The upshot is that smaller companies are less likely to grasp the security threat from hackers. The Journal noted that a 2010 survey by the National Retail Federation and First Data Corp. of small- and medium-size retailers in the U.S. found that 64% believed their businesses weren't vulnerable to card data theft and only 49% had assessed their security safeguards.
Federal Government Response
The FCC came up with similar findings last May, when it convened a cybersecurity roundtable of members from the public, private, and non-profit sectors. The Commission came to the following conclusions:
As larger companies do more to secure their technology systems, less-secure small businesses are becoming easier targets for cyber criminals. American small businesses lose billions to cyber attacks annually and 74% of small and medium businesses report being affected by cyber attacks in the past 12 months. The average cost of these attacks for business, per incident, was $188,242.
Small businesses often struggle to protect confidential data, with 42% of small and medium businesses surveyed reporting the loss of confidential or private data in the past 12 months and 40% experiencing direct financial costs as a result.
Small businesses often do not backup their data, with 47% reporting that they do not ever back up their data.
Further, Senate Commerce Committee Chairman John D. (Jay) Rockefeller IV (D-W.Va.), a proponent of comprehensive cybersecurity legislation, recently called on the U.S. Securities and Exchange Commission (SEC) to clarify corporate disclosure requirements for cybersecurity breaches so that the American public can learn more about when hackers make efforts to penetrate companies’ computer systems.
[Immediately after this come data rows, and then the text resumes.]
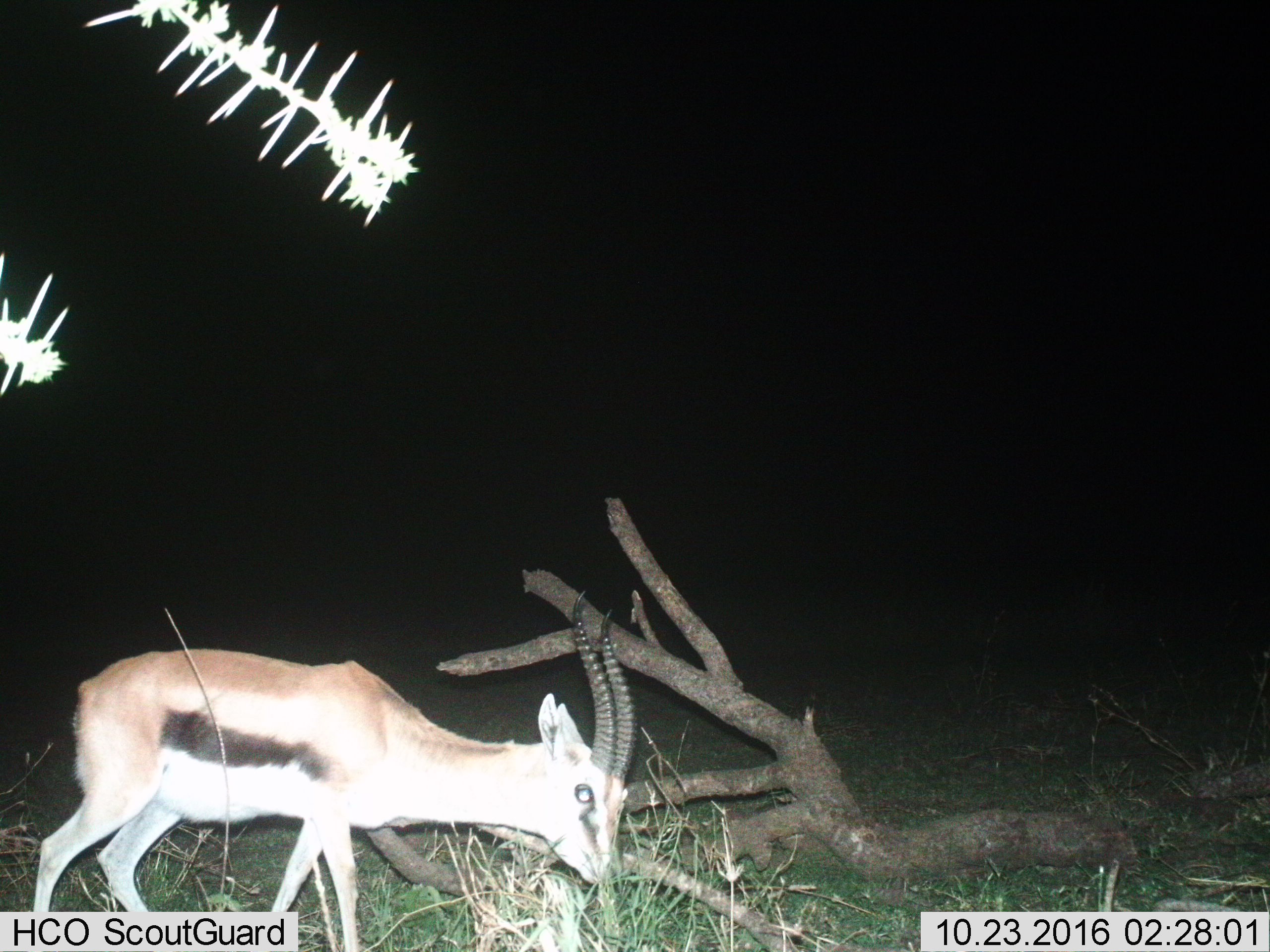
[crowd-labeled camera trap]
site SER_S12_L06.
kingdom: Animalia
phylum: Chordata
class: Mammalia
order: Artiodactyla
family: Bovidae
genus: Eudorcas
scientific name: Eudorcas thomsonii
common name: thomson's gazelle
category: gazellethomsons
Gazellethomsons (thomson's gazelle) (Eudorcas thomsonii), count 1. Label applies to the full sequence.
Rockefeller, in a letter to SEC Chairman Mary Schapiro , said “Securing cyberspace is one of the most important and urgent challenges of our time. In light of the growing threat…it is essential that corporate leaders know their responsibility for managing and disclosing security risk.” The letter was signed by four other senators: Sens. Robert Menendez (D-N.J.), Sheldon Whitehouse (D-R.I.), Mark Warner (D-Va.) and Richard Blumenthal (D-Conn). The letter stated that cyber risk management is a critical corporate responsibility. Federal securities law requires publicly traded companies to disclose “material” risks and events, including cyber risks and network breaches. A review of past disclosures suggests that a significant number of companies are failing to meet these requirements. The SEC has longstanding authority to publish “interpretive guidance” to clarify corporate responsibilities, protect investors, and promote fair and efficient markets.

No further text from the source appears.